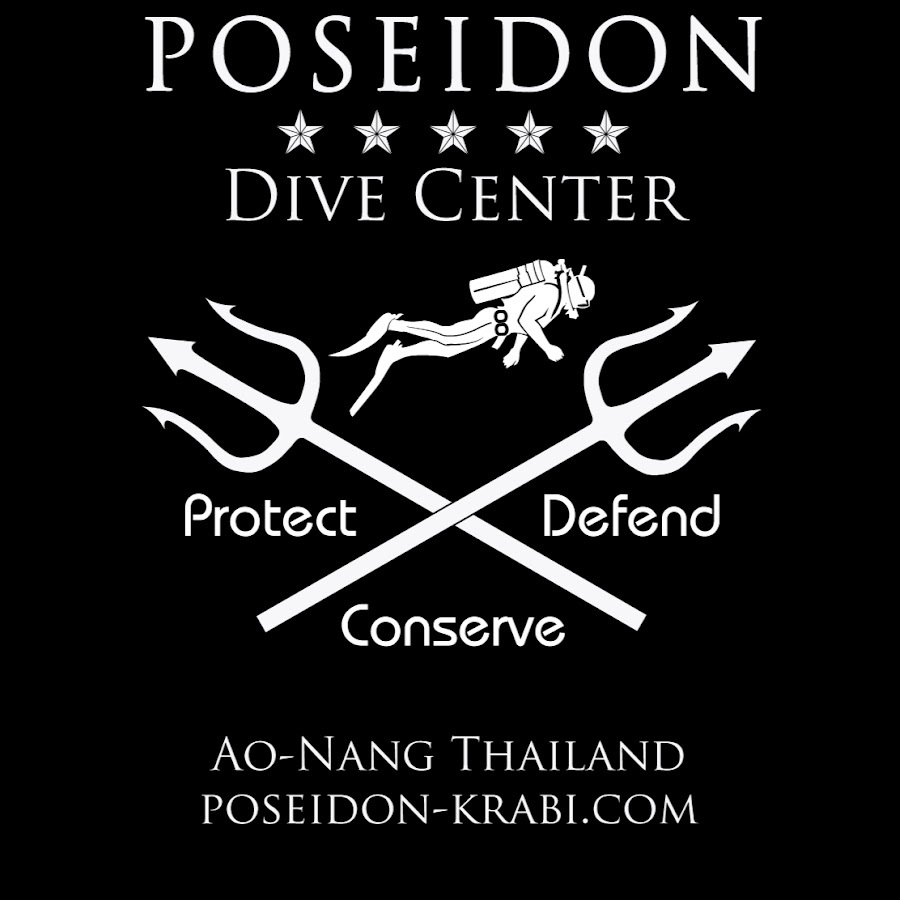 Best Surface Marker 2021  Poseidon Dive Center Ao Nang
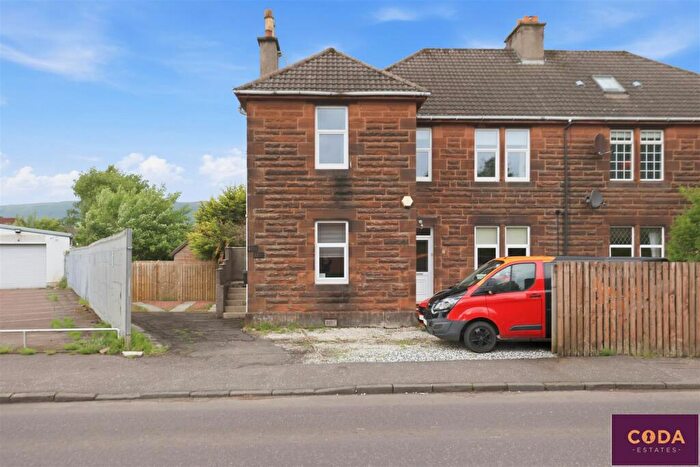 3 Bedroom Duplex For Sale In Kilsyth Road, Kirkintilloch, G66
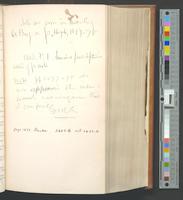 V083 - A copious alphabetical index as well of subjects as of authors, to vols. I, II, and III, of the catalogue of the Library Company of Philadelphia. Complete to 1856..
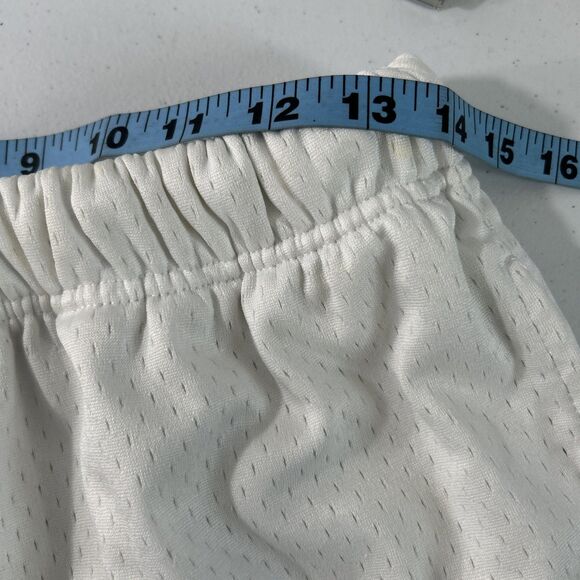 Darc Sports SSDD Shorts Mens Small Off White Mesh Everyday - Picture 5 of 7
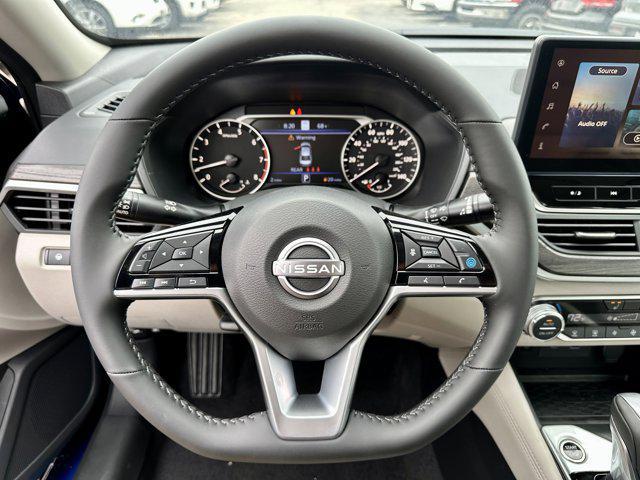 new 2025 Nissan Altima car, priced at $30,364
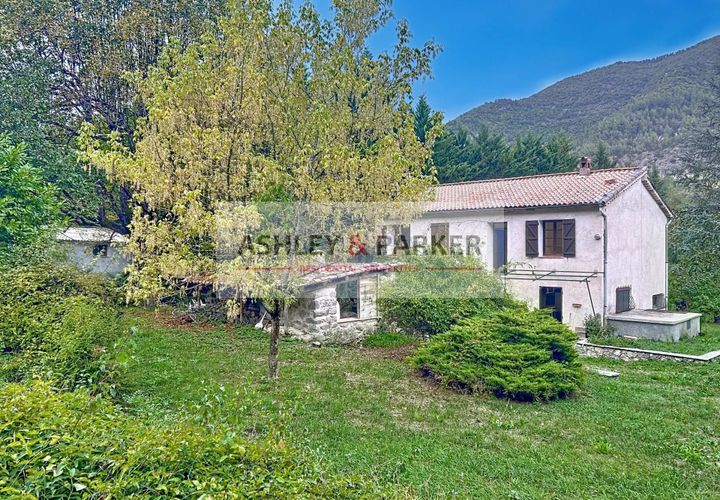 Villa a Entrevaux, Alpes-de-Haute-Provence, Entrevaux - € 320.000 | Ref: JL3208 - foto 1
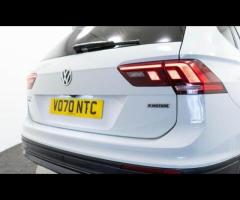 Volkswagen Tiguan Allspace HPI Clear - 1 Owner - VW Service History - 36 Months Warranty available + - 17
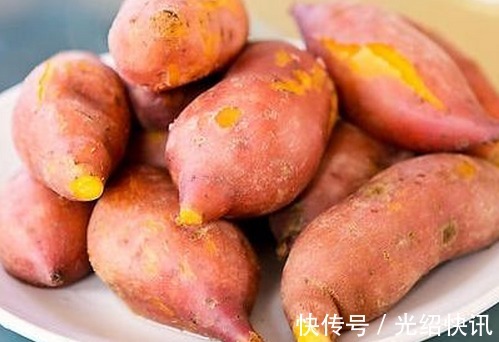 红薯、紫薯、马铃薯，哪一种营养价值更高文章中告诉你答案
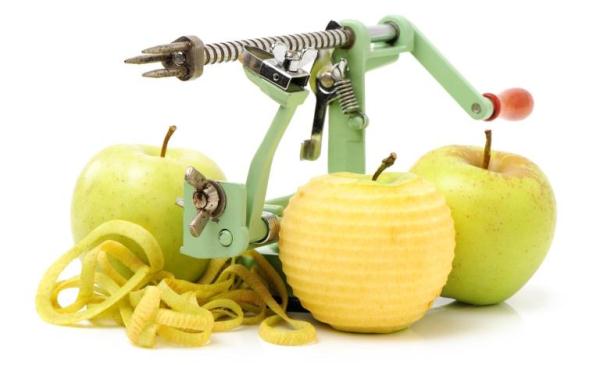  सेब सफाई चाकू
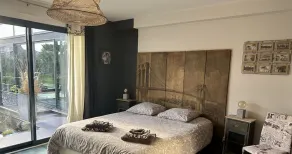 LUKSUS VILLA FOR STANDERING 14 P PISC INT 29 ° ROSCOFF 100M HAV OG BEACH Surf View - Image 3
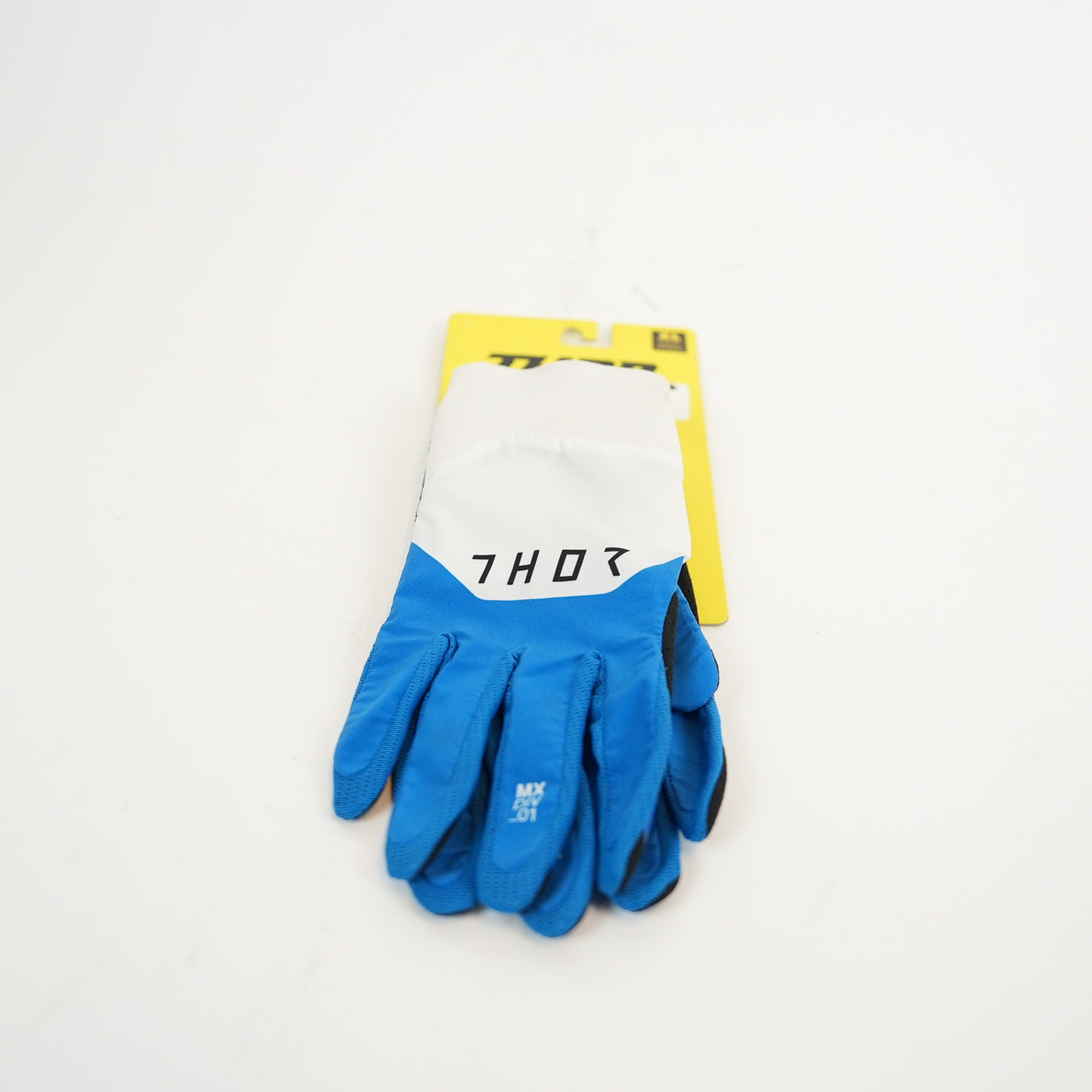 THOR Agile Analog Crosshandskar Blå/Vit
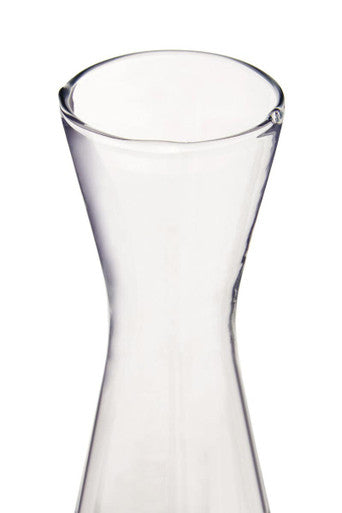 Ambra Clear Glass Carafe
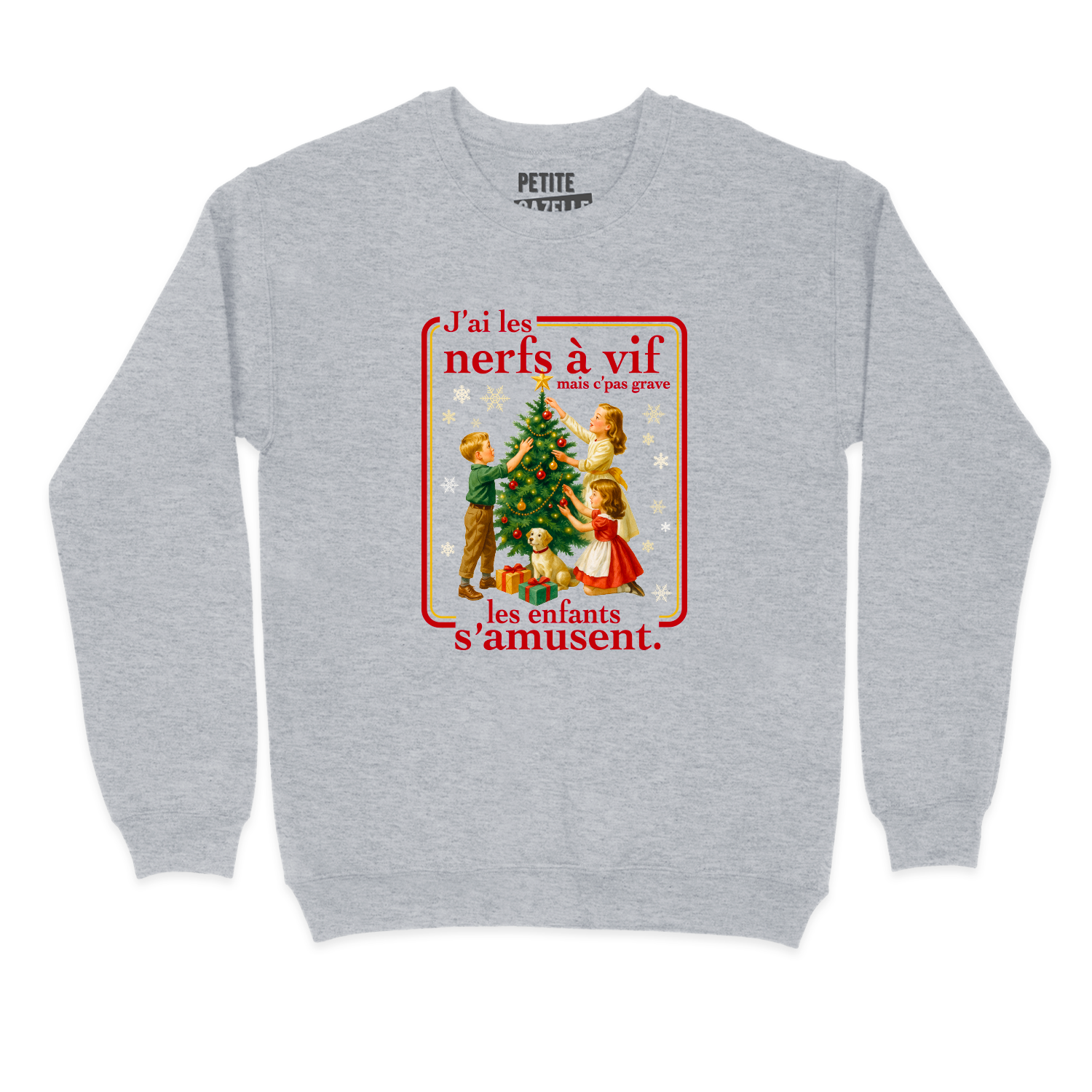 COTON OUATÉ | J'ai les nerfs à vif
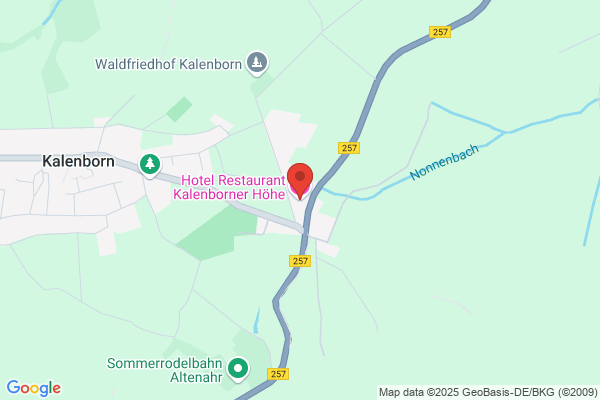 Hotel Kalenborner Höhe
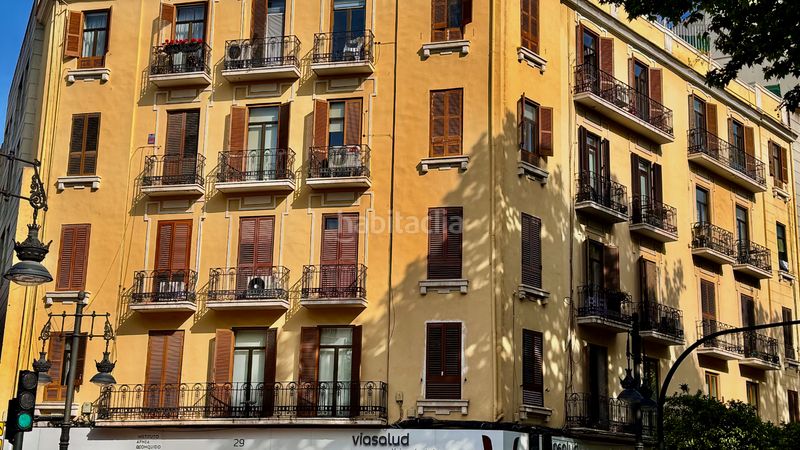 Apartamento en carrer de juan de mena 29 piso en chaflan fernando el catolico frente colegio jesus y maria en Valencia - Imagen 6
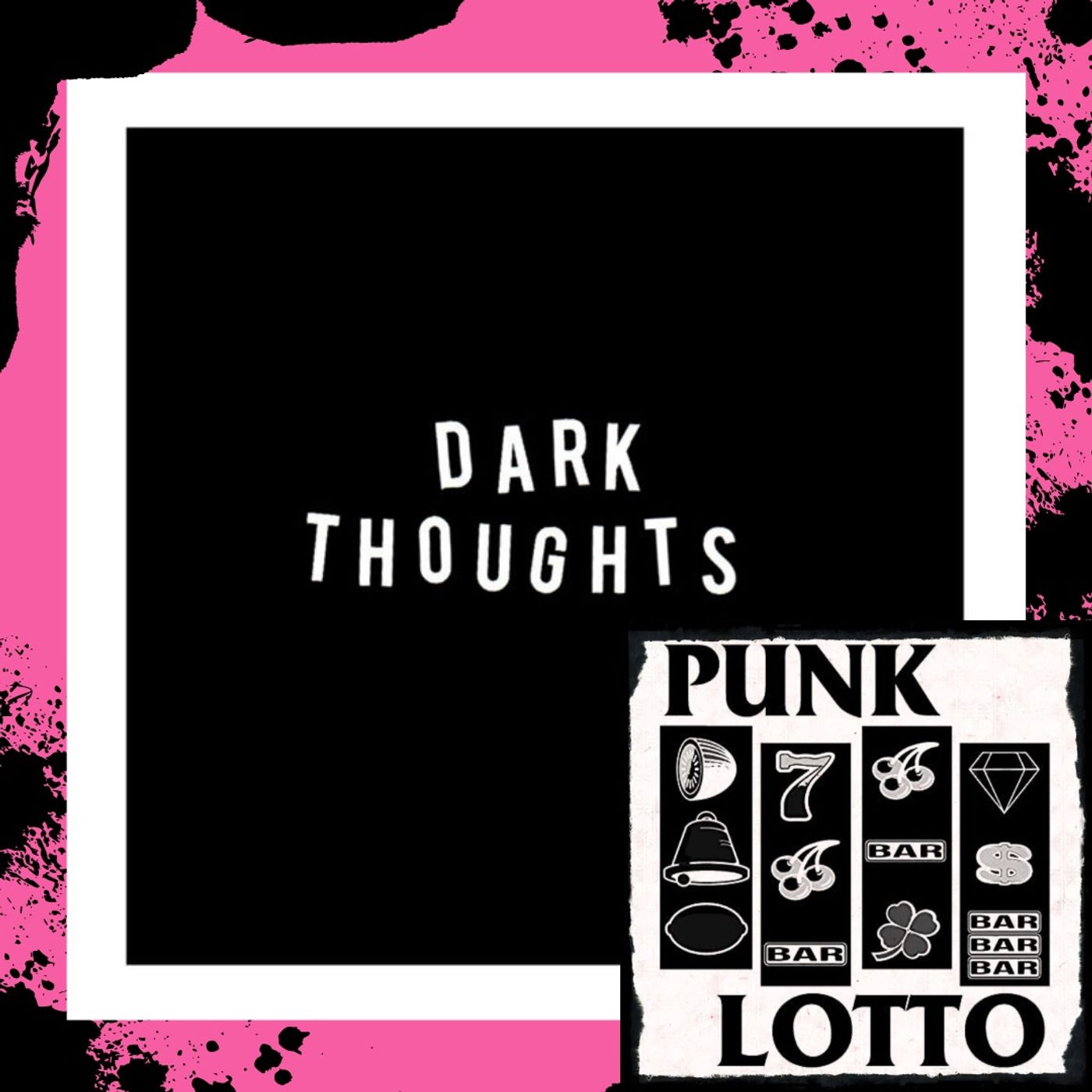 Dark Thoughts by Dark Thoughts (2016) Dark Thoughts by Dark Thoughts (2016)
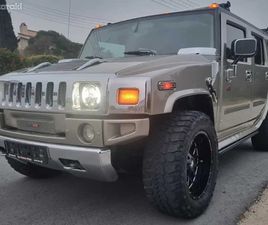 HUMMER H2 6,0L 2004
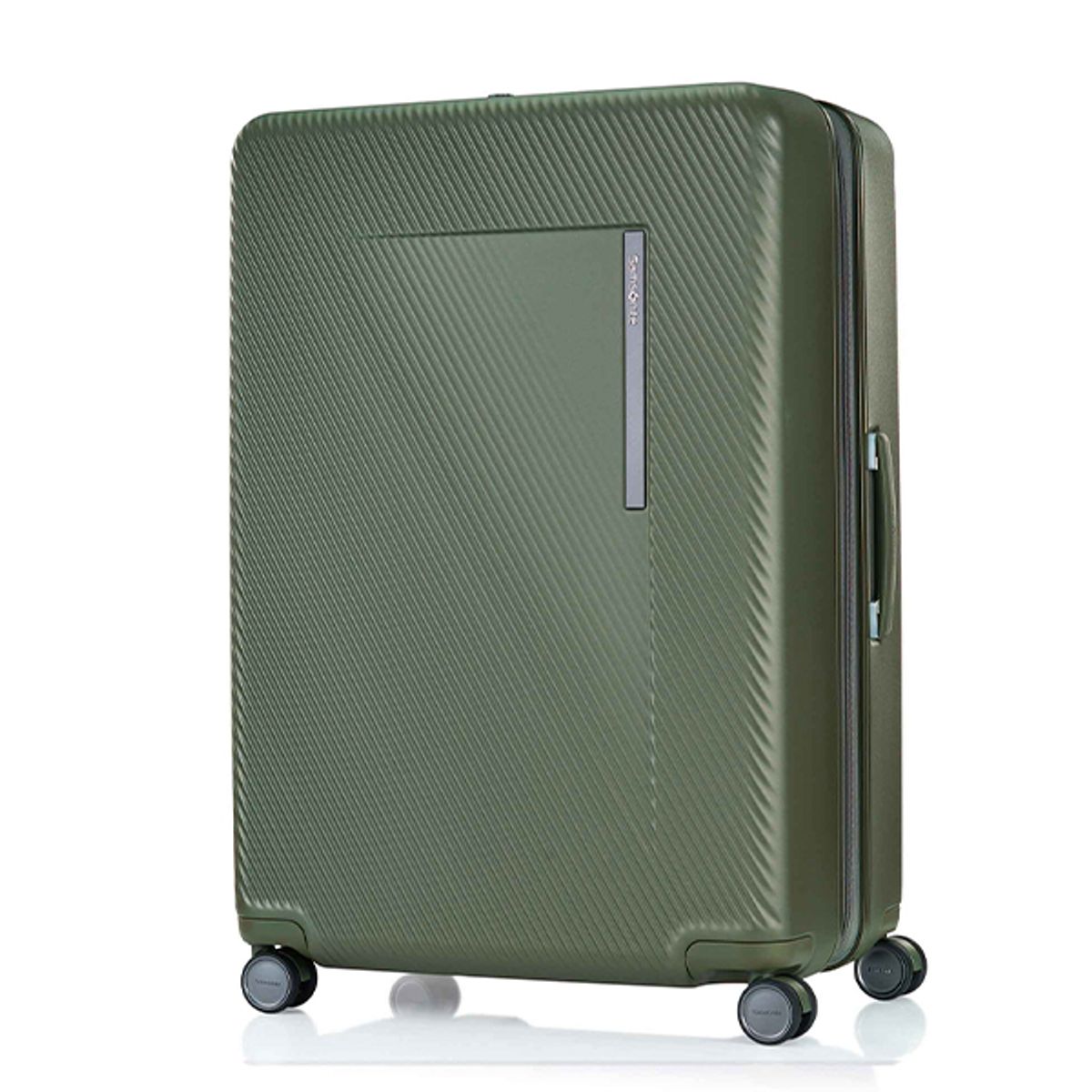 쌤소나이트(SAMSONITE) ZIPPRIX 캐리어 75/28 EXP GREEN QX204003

········

Exercise requirements :: Exact repeat of the material above: every line from the one with "LUKSUS VILLA FOR" through the one with "Hotel Kalenborner Höhe", endpoints included, and nothing more. No pictures.

Solution to this task ::
 LUKSUS VILLA FOR STANDERING 14 P PISC INT 29 ° ROSCOFF 100M HAV OG BEACH Surf View - Image 3
 THOR Agile Analog Crosshandskar Blå/Vit
 Ambra Clear Glass Carafe
 COTON OUATÉ | J'ai les nerfs à vif
 Hotel Kalenborner Höhe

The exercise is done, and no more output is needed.